The full set of entries below needs to be written out exactly.

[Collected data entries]
*** Begin section ***

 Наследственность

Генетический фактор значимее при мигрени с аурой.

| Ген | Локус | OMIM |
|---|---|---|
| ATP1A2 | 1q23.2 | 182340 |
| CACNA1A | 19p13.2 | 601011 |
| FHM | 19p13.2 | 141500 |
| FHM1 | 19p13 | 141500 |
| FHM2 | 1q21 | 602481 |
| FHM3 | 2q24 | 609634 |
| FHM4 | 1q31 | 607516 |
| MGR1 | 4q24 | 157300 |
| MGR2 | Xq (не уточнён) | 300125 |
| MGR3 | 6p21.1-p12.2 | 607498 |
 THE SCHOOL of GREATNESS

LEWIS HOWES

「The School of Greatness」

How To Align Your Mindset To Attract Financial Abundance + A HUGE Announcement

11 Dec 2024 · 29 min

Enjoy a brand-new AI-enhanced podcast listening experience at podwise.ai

*** End section ***

> _EXPECTED OUTPUT_
 Наследственность

Генетический фактор значимее при мигрени с аурой.

| Ген | Локус | OMIM |
|---|---|---|
| ATP1A2 | 1q23.2 | 182340 |
| CACNA1A | 19p13.2 | 601011 |
| FHM | 19p13.2 | 141500 |
| FHM1 | 19p13 | 141500 |
| FHM2 | 1q21 | 602481 |
| FHM3 | 2q24 | 609634 |
| FHM4 | 1q31 | 607516 |
| MGR1 | 4q24 | 157300 |
| MGR2 | Xq (не уточнён) | 300125 |
| MGR3 | 6p21.1-p12.2 | 607498 |
 THE SCHOOL of GREATNESS

LEWIS HOWES

「The School of Greatness」

How To Align Your Mindset To Attract Financial Abundance + A HUGE Announcement

11 Dec 2024 · 29 min

Enjoy a brand-new AI-enhanced podcast listening experience at podwise.ai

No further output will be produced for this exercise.